__Written request__.
Print each of the records below word for word, changing nothing.
# # # # # # #
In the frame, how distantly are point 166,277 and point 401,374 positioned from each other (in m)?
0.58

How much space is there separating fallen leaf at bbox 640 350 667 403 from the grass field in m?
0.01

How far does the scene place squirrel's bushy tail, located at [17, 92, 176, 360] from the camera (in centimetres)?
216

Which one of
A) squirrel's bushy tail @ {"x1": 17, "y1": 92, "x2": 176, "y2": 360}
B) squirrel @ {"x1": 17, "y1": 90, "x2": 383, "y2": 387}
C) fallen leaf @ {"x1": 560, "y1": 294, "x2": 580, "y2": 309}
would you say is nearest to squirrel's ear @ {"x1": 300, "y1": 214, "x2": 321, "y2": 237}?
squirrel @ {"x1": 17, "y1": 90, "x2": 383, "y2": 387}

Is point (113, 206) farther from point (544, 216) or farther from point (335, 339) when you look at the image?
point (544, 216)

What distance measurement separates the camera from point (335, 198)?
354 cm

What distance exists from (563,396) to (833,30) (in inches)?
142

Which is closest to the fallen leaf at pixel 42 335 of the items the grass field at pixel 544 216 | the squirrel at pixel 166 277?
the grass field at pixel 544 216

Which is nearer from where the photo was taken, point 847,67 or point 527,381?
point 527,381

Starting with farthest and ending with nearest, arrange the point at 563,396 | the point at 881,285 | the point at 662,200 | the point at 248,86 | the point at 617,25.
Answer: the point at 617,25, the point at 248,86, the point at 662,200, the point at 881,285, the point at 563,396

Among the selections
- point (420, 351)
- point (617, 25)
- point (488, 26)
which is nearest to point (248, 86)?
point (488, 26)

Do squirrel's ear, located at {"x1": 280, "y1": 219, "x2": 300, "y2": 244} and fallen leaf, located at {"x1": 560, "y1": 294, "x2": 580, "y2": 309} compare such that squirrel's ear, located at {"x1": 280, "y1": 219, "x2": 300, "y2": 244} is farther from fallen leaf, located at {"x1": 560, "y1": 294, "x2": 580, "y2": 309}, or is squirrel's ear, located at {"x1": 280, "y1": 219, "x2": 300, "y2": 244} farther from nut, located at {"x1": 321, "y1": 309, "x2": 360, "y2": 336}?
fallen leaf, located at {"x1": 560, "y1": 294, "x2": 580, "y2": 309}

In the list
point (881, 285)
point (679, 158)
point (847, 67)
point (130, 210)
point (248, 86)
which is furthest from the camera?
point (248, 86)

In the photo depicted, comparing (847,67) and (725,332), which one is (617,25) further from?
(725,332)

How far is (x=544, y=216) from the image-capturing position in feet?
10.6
# # # # # # #
__Expected answer__.
In the frame, how distantly are point 166,277 and point 401,374 positioned from each other (in m)?
0.58

How much space is there separating fallen leaf at bbox 640 350 667 403 from the grass field in m?
0.01

How far does the scene place squirrel's bushy tail, located at [17, 92, 176, 360] from the camera (in centimetres)?
216

Which one of
A) squirrel's bushy tail @ {"x1": 17, "y1": 92, "x2": 176, "y2": 360}
B) squirrel @ {"x1": 17, "y1": 90, "x2": 383, "y2": 387}
C) fallen leaf @ {"x1": 560, "y1": 294, "x2": 580, "y2": 309}
would you say is nearest to squirrel's ear @ {"x1": 300, "y1": 214, "x2": 321, "y2": 237}?
squirrel @ {"x1": 17, "y1": 90, "x2": 383, "y2": 387}

Is point (113, 206) farther from point (544, 216) or farther from point (335, 339) when you look at the image?
point (544, 216)

What distance measurement separates the camera from point (335, 198)?
354 cm

What distance exists from (563,396) to (833,30) (in inches)?
142

Which is closest to the fallen leaf at pixel 42 335 of the items the grass field at pixel 544 216 | the squirrel at pixel 166 277?
the grass field at pixel 544 216

Which is nearer from where the photo was taken, point 847,67 or point 527,381?
point 527,381

Starting with farthest and ending with nearest, arrange the point at 563,396 | the point at 881,285 | the point at 662,200 | the point at 248,86 | the point at 617,25.
Answer: the point at 617,25, the point at 248,86, the point at 662,200, the point at 881,285, the point at 563,396

Among the selections
- point (420, 351)
- point (617, 25)
- point (488, 26)
which is nearest to point (248, 86)?
point (488, 26)

Do squirrel's ear, located at {"x1": 280, "y1": 219, "x2": 300, "y2": 244} and fallen leaf, located at {"x1": 560, "y1": 294, "x2": 580, "y2": 309} compare such that squirrel's ear, located at {"x1": 280, "y1": 219, "x2": 300, "y2": 244} is farther from fallen leaf, located at {"x1": 560, "y1": 294, "x2": 580, "y2": 309}, or is squirrel's ear, located at {"x1": 280, "y1": 219, "x2": 300, "y2": 244} farther from nut, located at {"x1": 321, "y1": 309, "x2": 360, "y2": 336}?
fallen leaf, located at {"x1": 560, "y1": 294, "x2": 580, "y2": 309}

In the list
point (881, 285)
point (679, 158)
point (847, 67)
point (130, 210)
point (248, 86)
which is furthest from the camera?
point (248, 86)

In the photo depicted, comparing (847,67) and (725,332), which one is (617,25) further from?
(725,332)

How far is (x=544, y=216) from the image-capturing position in feet?
10.6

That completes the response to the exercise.